L’administration Trump avait mis fin en mars au programme spécial institué sous son prédécesseur démocrate, Joe Biden, autorisant les ressortissants du Venezuela, de Cuba, du Nicaragua et de Haïti à résider aux États-Unis pour deux ans en raison de la situation dans leurs pays respectifs.
Mais une juge fédérale de Boston avait suspendu le 14 avril cette décision, considérant que l’administration Trump avait interprété la loi de manière erronée en appliquant une procédure d’expulsion accélérée visant les étrangers entrés illégalement dans le pays aux immigrés protégés par des programmes gouvernementaux.

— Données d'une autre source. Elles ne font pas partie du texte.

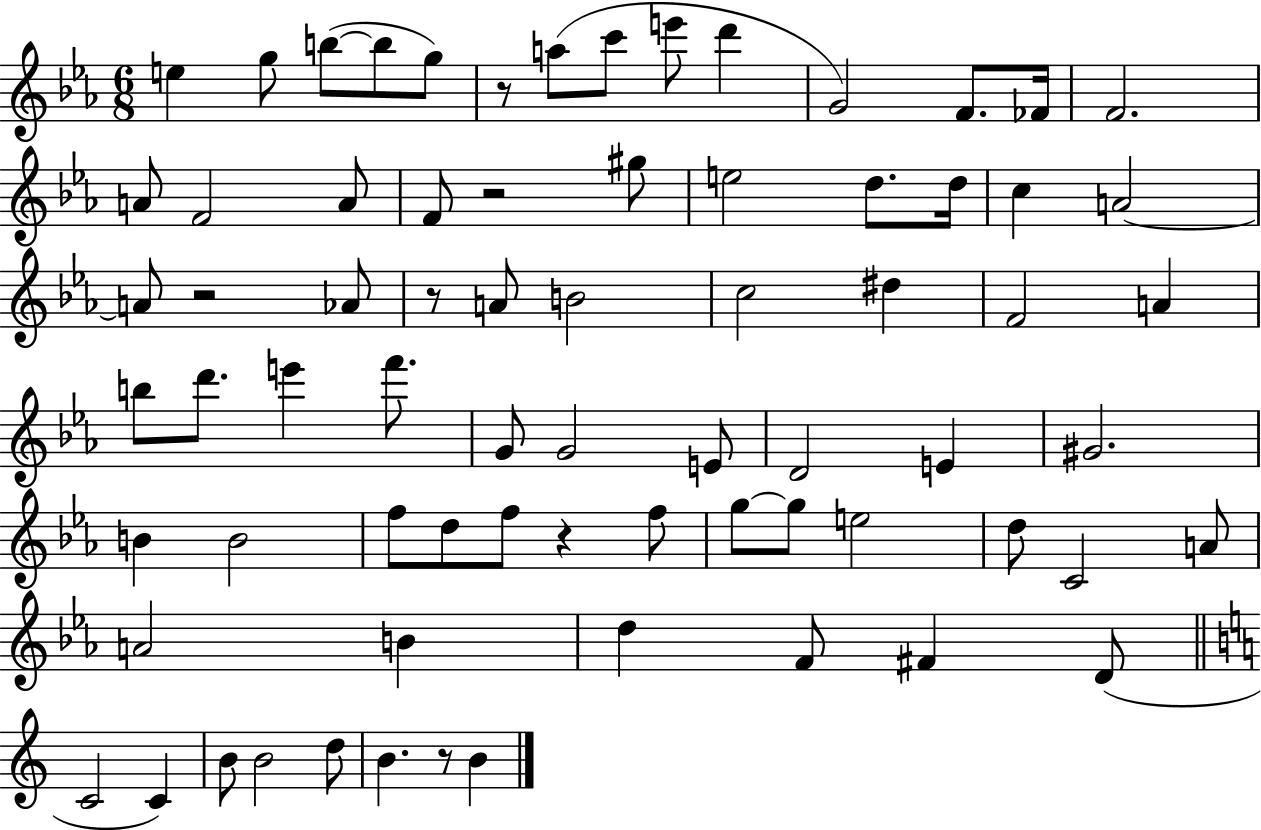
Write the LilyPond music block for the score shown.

{
  \clef treble
  \numericTimeSignature
  \time 6/8
  \key ees \major
  e''4 g''8 b''8~(~ b''8 g''8) | r8 a''8( c'''8 e'''8 d'''4 | g'2) f'8. fes'16 | f'2. | \break a'8 f'2 a'8 | f'8 r2 gis''8 | e''2 d''8. d''16 | c''4 a'2~~ | \break a'8 r2 aes'8 | r8 a'8 b'2 | c''2 dis''4 | f'2 a'4 | \break b''8 d'''8. e'''4 f'''8. | g'8 g'2 e'8 | d'2 e'4 | gis'2. | \break b'4 b'2 | f''8 d''8 f''8 r4 f''8 | g''8~~ g''8 e''2 | d''8 c'2 a'8 | \break a'2 b'4 | d''4 f'8 fis'4 d'8( | \bar "||" \break \key c \major c'2 c'4) | b'8 b'2 d''8 | b'4. r8 b'4 | \bar "|."
}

La décision de la Cour suprême, à majorité conservatrice, est temporaire le temps qu’une cour d’appel se prononce sur le fond.
Le 19 mai, la Cour suprême a également autorisé Trump à mettre fin à la protection contre l’expulsion, appelée statut de protection temporaire, accordée sous Biden à environ 350 000 Vénézuéliens vivant aux États-Unis, pendant que ce litige juridique se poursuit.
Les plaignants, un groupe de migrants bénéficiant d’une libération conditionnelle et des Américains qui les parrainent, ont poursuivi des responsables de l’administration, affirmant que celle-ci avait violé la loi fédérale régissant les actions des agences gouvernementales.